How Can We Innovate in Such a Packed Space?
The elusive road less traveled of course. What if we could combine the control offered by chatbots, with the natural interaction from virtual assistants? First of all, we would need to come up with specific use cases for this. It’s nice to experiment and innovate, but it’s also nice to go to bed with a full stomach. We need to identify use cases that are not only new but also billable eventually. Bear with me for this one. It might sound like a bit of a reach: Not everyone is as smart as you. You feel very comfortable with any new tech and don’t RTFM like ever. You probably just throw it away altogether. What if your mom (lol) wanted to use a new super complicated coffee machine to make her super complicated coffee order at home? She would fiddle around with the buttons, call you, you would ignore the call because who even calls anymore right?
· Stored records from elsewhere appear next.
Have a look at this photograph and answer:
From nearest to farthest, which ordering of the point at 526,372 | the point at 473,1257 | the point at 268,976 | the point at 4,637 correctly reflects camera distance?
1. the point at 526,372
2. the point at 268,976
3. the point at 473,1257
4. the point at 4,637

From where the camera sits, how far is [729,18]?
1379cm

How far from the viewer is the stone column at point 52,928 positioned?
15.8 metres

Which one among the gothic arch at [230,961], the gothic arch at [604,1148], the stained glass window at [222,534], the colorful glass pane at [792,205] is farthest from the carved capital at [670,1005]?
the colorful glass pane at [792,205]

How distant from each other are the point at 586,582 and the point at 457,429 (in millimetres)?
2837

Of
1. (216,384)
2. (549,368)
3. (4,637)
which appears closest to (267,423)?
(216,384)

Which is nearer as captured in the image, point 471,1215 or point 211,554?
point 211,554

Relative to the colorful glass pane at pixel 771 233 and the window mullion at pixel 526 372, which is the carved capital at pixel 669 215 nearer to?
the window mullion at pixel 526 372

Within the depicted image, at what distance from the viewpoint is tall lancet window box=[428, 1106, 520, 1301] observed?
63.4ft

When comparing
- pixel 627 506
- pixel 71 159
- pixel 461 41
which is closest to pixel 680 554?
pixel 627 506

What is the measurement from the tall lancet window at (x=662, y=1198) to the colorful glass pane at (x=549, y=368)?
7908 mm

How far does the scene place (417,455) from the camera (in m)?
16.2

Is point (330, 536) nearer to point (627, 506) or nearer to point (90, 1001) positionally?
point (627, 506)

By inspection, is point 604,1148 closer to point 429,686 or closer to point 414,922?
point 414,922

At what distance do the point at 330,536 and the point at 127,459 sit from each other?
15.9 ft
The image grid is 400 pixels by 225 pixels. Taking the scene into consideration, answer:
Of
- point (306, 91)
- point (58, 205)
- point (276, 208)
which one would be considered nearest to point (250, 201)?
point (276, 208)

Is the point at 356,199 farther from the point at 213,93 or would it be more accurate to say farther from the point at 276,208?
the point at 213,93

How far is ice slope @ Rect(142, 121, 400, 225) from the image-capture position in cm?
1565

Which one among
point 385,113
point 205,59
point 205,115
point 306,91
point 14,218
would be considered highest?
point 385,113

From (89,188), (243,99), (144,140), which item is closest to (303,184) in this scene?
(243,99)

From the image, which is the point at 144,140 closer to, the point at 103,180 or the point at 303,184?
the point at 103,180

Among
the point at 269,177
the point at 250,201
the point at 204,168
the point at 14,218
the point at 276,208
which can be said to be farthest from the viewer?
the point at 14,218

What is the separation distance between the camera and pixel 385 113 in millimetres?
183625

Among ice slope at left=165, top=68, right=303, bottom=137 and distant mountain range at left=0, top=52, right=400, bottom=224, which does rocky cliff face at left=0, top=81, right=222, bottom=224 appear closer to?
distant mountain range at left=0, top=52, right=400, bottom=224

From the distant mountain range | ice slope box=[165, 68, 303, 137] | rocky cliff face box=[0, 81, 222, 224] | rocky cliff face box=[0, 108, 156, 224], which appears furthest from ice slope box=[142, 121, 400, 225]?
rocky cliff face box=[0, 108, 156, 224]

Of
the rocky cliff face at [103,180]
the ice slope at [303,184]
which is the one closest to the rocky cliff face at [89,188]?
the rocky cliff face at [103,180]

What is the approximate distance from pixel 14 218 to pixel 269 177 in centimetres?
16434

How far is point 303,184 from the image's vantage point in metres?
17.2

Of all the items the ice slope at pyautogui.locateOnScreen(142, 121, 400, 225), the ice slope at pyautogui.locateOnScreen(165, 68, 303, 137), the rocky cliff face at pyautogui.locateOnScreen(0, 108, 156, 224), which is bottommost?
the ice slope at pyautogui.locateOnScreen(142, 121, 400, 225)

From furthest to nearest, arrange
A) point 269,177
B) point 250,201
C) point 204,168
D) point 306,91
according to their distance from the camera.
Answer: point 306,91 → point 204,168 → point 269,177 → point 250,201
She gets really mad and just settles for a standard black coffee.
How could this be improved? She could have asked for a better child, or there would be an intelligent assistant ready to answer her every question, not about the technical workings of the machine but how to make her favorite beverage with it in a way she would understand.
But wait, isn’t that what Google Assistant does already? Yes, it is, that’s why we need to take this to the next level. We could start thinking about the following:
- Context sensitivity and detecting what kind of user or persona is asking the question. This will be the difference between overwhelming your saint of a mom with technical detail about coffee machines and simply giving her the information she asked for in the first place.
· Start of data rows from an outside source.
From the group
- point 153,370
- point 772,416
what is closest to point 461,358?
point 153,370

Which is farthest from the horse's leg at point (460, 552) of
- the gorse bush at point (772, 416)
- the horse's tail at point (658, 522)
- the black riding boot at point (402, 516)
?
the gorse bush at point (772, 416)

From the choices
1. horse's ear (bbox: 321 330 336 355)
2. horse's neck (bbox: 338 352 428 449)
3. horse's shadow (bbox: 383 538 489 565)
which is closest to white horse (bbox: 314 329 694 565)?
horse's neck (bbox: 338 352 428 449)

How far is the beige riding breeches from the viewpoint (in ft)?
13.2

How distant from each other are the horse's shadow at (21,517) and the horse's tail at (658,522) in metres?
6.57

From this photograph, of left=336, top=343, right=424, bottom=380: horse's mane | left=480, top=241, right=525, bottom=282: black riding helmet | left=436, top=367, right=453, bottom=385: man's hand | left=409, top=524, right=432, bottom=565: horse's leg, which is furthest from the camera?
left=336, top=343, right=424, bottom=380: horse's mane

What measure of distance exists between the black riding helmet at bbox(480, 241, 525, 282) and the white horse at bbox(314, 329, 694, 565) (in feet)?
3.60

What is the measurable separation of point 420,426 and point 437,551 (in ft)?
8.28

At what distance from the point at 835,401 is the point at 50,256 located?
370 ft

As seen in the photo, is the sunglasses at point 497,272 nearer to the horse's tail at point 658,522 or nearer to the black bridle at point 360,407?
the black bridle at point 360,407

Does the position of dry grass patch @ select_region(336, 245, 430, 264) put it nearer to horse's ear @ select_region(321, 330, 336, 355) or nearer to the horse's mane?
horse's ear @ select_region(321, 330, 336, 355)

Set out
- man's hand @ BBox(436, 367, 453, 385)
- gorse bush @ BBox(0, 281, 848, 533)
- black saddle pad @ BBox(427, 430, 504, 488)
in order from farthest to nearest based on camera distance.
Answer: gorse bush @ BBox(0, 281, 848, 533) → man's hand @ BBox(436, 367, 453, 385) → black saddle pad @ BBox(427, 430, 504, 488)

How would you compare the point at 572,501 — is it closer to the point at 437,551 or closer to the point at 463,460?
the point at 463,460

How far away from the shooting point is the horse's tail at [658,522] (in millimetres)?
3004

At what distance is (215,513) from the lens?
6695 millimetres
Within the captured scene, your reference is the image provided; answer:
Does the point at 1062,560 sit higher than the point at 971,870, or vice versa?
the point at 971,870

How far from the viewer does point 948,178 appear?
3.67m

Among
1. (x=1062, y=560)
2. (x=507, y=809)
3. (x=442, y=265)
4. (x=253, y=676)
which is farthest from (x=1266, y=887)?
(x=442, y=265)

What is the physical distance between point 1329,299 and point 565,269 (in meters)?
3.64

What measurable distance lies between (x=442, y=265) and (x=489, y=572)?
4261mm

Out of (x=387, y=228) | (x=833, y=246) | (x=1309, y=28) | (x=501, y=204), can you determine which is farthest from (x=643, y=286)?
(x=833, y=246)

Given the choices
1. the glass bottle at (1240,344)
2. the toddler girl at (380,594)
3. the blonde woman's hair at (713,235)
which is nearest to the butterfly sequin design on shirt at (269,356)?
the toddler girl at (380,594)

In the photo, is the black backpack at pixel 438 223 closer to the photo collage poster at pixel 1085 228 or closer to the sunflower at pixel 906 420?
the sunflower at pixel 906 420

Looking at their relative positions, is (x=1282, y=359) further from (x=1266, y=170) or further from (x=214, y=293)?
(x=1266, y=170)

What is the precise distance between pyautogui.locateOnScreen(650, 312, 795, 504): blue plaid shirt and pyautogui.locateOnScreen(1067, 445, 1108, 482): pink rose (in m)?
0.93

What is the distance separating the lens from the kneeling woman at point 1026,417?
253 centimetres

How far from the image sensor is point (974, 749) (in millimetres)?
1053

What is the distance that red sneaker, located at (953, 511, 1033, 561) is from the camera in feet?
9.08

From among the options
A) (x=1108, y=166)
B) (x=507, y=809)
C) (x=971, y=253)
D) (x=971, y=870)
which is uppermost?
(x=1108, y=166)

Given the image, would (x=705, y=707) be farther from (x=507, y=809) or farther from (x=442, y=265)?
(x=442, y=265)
- Technical competence. We cannot simply search the internet on the fly for how to brew the coffee in question because we would end up with nonsense most of the time, not to mention that there is only a small chance she would find details about that specific machine.
- Constraints – we simply cannot handle the raw power of such an assistant. It will make links in its network that simply don’t exist IRL and provide insane answers to even the basic questions. The plan would be to build a generic infrastructure around it to ensure we understand verbal inputs as they are intended, and ensure the output is relevant.
That could lead us to use something like GPT-3, feed it with the coffee manual as input, use our generic constraints to ensure the responses stay relevant and deliver great responses. But what else could be possible? Glad you asked. Here are some things we came up with that we wanted to try out as soon as we have access to GPT-3:
- We make a lot of offers for innovation projects, wouldn’t it be nice to have a smart assistantto summarize complex customer requirements?
- Make development great again by using our smart assistant to comment and document our code leaving more time for the engineer to write the actual code
- AI-powered Commandline – have you ever been frustrated nearly to death by not knowing the command and spending 5 minutes searching for it online? Why not use an AI assistant to tell you what you think you need? Supply brief keywords and it will suggest the correct answer. Need to download something? Why not wget aka. wget -r --tries=10 http://fly.srk.fer.hr/ -o log?
Our innovation is the limit to what we can do, and at Motius we have limitless innovation. Now, all we need is full access to GPT-3.